Exclusion processes on networks as models for cytoskeletal transport

We present a study of exclusion processes on networks as models for complex transport phenomena, and in particular for active transport of motor proteins along the cytoskeleton. Specifically, we focus on the totally asymmetric simple exclusion process (TASEP) as well as its generalizations including backstepping (partially asymmetric simple exclusion process (PASEP)) and exchange with a bulk concentration (TASEP with Langmuir kinetics (TASEP-LK)). We build on the previously used effective rate approach to establish a general methodology in terms of effective rate diagrams, which allows for a simple classification of the stationary transport state of the total network. This approach is general and reveals generic features of exclusion processes on networks. Based on the three examples considered here, we show that the classification can be made in terms of three qualitative different network regimes: a homogeneous regime, a heterogeneous network regime and a heterogeneous segment regime.
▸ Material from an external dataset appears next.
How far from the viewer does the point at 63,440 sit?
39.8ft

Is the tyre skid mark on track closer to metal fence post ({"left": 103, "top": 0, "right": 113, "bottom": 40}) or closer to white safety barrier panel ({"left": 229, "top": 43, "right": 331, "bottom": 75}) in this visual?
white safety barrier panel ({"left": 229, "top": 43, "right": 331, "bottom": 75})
Using parameters representative of real motor proteins, we show how the transitions between these regimes can be regulated through a variety of multi-scale factors, such as the interplay of exclusion interactions, the non-equilibrium nature of the transport process, motor processivity and the network topology. Using the equilibrium limits of PASEP and TASEP-LK, we also shed further light on the emergence of density heterogeneities in active transport phenomena.